The most challenging part of Pradhan’s work is project management. “I was fresh out of
school and was given a multimillion-dollar project to manage. I had to learn how to deal with contractors and consulting firms.
“Every project I do is something new, and I like that, but the initial learning curve was steep!” He also likes that the work he’s doing will help in the future. “Sustainability is fulfilling your needs without sacrificing those of future generations. It just makes sense,” Pradhan concludes.
Diversity and opportunity at AWW
Sean G. Burke, HR SVP, says that at American Water, “We see diversity as a vital element
in creating an environment where differences are regarded as important to the company’s success. We strive to reflect the local communities we serve through the people we employ.”
Linda Stillman, HR director at American Water, adds that the company is actively hiring in all categories. “We have openings in field jobs, engineering jobs and more.”
The company is looking for CEs and EnvEs. Experience with water or wastewater is a plus,
of course, and a strong construction management background can be important for some positions.
“Our locations across the country provide a lot of opportunity to move up, and we offer succession planning and developmental programs,” Stillman notes.
Julie Porter: green tires at Bridgestone
Julie Porter is a product-planning manager in the tire operating unit at Bridgestone (Nashville, TN). She works on new product development from the marketing side, doing business analysis and deciding what new products should be launched into the market and when that should happen. She’s responsible for winter tires, mass market tires, touring products and the new eco products.
“We’re just introducing our first green tire, the Ecopia EP-100,” Porter discloses. Focused on low rolling resistance, the new tire needs less energy to get moving and stay moving: as much as a 3 to 4 percent fuel savings compared with mass market tires, and better by 7 percent at wet stopping.
There’s more than the EP-100 in Bridgestone’s green initiative. Company stores also recycle the old tires that are brought in, Porter notes. “Our goal is to have zero landfill use. A lot of our tires are used in cement kilns to make asphalt, and also as fuel to heat the kilns.”
Porter’s department decides the performance characteristics and focus of a new tire. “We help select the tread design and compounds involved. We worked with the tire design engineers to make decisions on the Ecopia, and we’re involved in testing as well.” Ecopia is essentially a summer tire, but in warmer climates it can be used all year, she says.
Porter has a 1998 BSIE from the University of Tennessee. In school she was a member of SWE and the Institute of Industrial Engineers and president of the student engineering council.
She had two internships in school, with Siemens Industrial Automation working on a printed circuit-board line, and doing time studies for a sign manufacturer. She started at Bridgestone right after graduation.
“I was in more traditional engineering at first. I worked on scheduling tire production and going through the development and qualification process that’s necessary before mass production.
“When an opening came up in marketing I took it because I wanted to get into actual product planning. It was a jump to take a marketing role, but I still work with a lot of engineers. I simplify the technology for our dealers and wholesalers and I do testing. I really enjoy it; particularly working on a green tire and learning about all the initiatives.”
In her spare time Porter goes hiking with her husband, and she’s just completed her first triathlon.
Diversity and opportunity at Bridgestone
Fran Jones, director of talent management and diversity at Bridgestone, says that while the company is currently in a hiring freeze, she’s sure that farther out the need for engineers and IT pros in green technology will grow. “We have diversified products, including building products. We have energy solutions like rooftop solar panels and green roofs for urban areas where gardens can be planted on the rooftop,” she notes. Efforts in green technology will of course continue in the tire division, Bridgestone’s core business.

Detection examples
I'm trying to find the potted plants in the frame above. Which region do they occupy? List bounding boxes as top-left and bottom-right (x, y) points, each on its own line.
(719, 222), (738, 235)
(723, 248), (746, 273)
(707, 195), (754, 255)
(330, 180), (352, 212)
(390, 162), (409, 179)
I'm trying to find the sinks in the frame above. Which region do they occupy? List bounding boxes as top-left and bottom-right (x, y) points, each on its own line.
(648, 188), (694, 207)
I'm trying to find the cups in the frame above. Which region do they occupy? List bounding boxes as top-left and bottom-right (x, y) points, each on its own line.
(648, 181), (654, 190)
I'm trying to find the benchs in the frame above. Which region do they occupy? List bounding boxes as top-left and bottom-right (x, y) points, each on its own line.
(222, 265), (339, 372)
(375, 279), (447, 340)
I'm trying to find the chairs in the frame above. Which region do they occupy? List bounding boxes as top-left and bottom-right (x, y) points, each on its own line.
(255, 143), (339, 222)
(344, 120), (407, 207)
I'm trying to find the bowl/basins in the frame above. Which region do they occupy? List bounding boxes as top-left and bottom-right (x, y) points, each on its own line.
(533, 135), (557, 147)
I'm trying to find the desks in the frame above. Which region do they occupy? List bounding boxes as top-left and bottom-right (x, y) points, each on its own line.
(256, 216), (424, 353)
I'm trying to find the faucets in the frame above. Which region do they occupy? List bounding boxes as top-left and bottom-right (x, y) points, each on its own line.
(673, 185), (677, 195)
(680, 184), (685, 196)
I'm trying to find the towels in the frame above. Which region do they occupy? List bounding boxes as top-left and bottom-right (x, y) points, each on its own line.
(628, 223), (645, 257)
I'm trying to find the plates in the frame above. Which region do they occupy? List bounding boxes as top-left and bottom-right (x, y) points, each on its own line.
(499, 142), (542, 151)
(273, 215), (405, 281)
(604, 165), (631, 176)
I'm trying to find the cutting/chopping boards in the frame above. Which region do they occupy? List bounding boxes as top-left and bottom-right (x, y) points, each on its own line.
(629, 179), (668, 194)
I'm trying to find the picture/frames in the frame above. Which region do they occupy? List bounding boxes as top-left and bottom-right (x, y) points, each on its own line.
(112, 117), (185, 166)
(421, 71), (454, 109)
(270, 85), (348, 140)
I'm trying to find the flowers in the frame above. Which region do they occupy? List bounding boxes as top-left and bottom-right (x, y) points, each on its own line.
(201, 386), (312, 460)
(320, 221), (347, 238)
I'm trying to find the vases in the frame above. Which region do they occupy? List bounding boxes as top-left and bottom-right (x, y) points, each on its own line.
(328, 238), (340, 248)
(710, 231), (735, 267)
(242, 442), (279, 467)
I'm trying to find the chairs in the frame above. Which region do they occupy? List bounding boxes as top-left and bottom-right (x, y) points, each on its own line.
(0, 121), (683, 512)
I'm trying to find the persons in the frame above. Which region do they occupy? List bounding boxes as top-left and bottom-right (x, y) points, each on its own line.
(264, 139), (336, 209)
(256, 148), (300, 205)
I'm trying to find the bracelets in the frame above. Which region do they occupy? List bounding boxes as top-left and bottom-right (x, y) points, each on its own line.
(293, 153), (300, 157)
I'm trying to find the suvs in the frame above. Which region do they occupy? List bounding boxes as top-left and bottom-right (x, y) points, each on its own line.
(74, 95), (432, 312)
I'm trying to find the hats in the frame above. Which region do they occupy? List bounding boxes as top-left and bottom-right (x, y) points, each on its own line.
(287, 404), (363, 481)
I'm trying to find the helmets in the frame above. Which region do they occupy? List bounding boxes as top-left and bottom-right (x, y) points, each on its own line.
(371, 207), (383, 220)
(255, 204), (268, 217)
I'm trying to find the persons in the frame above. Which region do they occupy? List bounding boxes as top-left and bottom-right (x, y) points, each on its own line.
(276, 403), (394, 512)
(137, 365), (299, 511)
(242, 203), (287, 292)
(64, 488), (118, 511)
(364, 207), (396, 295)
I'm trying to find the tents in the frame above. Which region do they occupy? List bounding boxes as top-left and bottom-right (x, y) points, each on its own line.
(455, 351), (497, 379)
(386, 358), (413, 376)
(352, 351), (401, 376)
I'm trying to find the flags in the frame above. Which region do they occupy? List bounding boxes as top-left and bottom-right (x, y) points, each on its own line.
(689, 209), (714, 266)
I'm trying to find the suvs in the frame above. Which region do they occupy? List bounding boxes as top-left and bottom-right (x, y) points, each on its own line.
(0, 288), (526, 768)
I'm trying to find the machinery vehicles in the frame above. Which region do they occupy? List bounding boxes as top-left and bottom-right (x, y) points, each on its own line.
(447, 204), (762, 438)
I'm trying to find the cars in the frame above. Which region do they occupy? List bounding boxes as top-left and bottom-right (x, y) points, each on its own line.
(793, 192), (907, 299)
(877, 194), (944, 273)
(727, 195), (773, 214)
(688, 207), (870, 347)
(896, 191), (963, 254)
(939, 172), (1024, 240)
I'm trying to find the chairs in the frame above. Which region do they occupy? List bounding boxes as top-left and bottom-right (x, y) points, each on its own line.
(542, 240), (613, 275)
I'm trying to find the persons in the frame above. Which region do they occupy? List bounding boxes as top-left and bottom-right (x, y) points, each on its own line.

* [Requirements]
[1] According to the career profiles article, why did Julie Porter take the marketing opening at Bridgestone? Answer in one to three sentences.
[2] In the career profiles article, what is Bridgestone's first green tire called?
[3] Carry on the career profiles article from the point where it stops.

* [Exercise responses]
[1] She took it because she wanted to get into actual product planning. It was a jump into a marketing role, but she still works with a lot of engineers.

[2] The Ecopia EP-100.

[3]
The company has begun construction on its first LEED (leadership in energy and environmental design) certifiable automotive service location, which will meet a long list of environmental standards. It has also received LEED certification for a plant in Tennessee, and last year it launched the nation’s first environmentally friendly oil-change service. This year Bridgestone opened an environmental education classroom and habitat at its Warren plant in Tennessee.
As for inclusion, “We have a diversity council and a women’s business council, and this year we expect to charter people of color and veterans teammate network groups,” Jones adds.
Andrea Ramage directs sustainability at CH2M Hill
As director of sustainable solutions at engineering, construction and operations firm CH2M Hill (Englewood, CO), Andrea Ramage heads a seven-person team. The team works with the company’s business units to teach staff about sustainability and support the pursuit of client business. The team also delivers some client work directly and handles speaking engagements.
“Our philosophy,” Ramage says, “is to infuse sustainability in everything we
do, from business development and proposals work to the planning, design, construction and operations of all types of civil works, from transit systems to green buildings.”
Recently her group was involved in the expansion of a wastewater treatment plant. “We worked with the design team, led the initial workshop where goals were set, and assigned a sustainability coordinator to make sure the goals are incorporated in the design process,” Ramage says.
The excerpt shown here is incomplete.